• **Selected excerpt**:

In fact the first version (Int($0)) calls this initializer, which has two parameters (one of them has a default value):

@inlinable public init?<S>(_ text: S, radix: Int = 10) where S : StringProtocol

If I define a custom initializer like so, then the second example works too.

extension Int {
    init?<S>(_ string: S) where S: StringProtocol {
        // convert somehow, e.g: self.init(string, radix: 10)
        return nil
    }
}

let result2 = arr.compactMap(Int.init)

It seems to me that if I write Int.init in the compactMap, it can call only the exact initializer (or function), and the second parameter of the first called initializer cannot be inferred.

Another example:

func test1<S>(param1: S) -> String where S: StringProtocol {
    return ""
}

func test2<S>(param1: S, defaultParam: String = "") -> String where S: StringProtocol {
    return ""
}

extension Sequence {
    func customCompactMap<ElementOfResult>(_ transform: (Element) -> ElementOfResult?) -> [ElementOfResult] {
        compactMap(transform)

• **Raw data**:
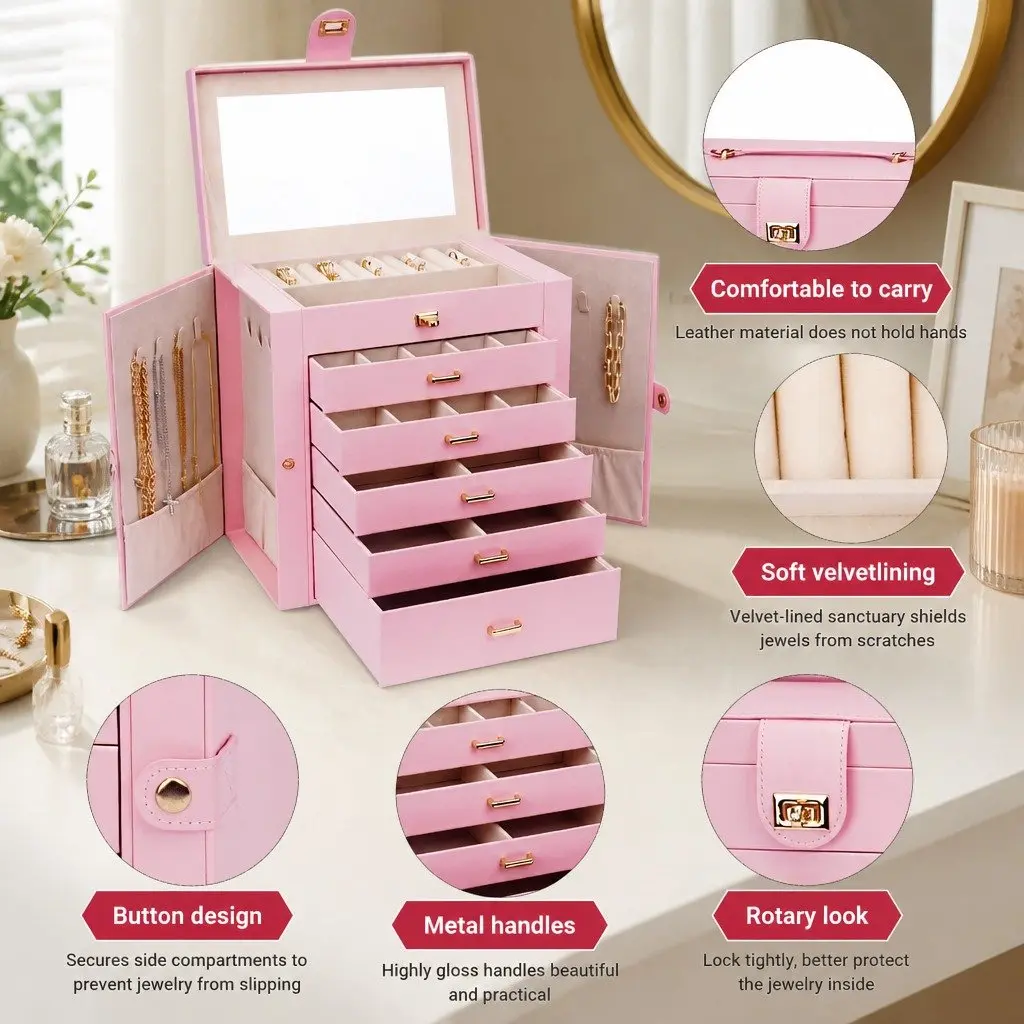 Large 6-Layer Jewelry Box with Drawers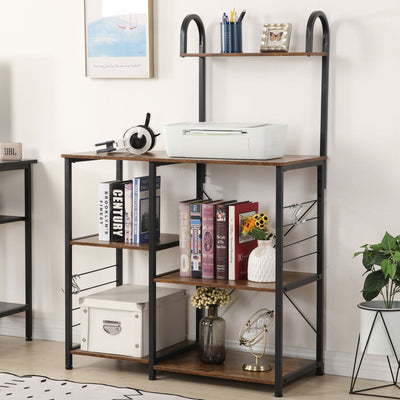 Baker's Rack 35.4 Inch 3 Tier and 4 Tier Microwave Stand, Rustic Brown (Used) - VMInnovations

• **What you will do**:
• 1. In the excerpt on Swift initializers and compactMap, what default value does the `radix` parameter have?
• 2. Pick up the excerpt on Swift initializers and compactMap at the point where it stops, and carry it forward.

• **Responses per task**:
• 1. 10

• 2.
    }
}

arr.customCompactMap(test1)
arr.customCompactMap(test2) // error

I think the function references cannot hold any default values. Unfortunately I didn't find any official reference to this, but seems interesting.

Proof, last example:

func test3(param1: String, defaultParam: String = "") { }
let functionReference = test3
functionReference("", "")
functionReference("") // error

Here the functionReference's type is (String, String) -> (), even though the test3 function has a default value for the second parameter. As you can see functionReference cannot be called with only one value.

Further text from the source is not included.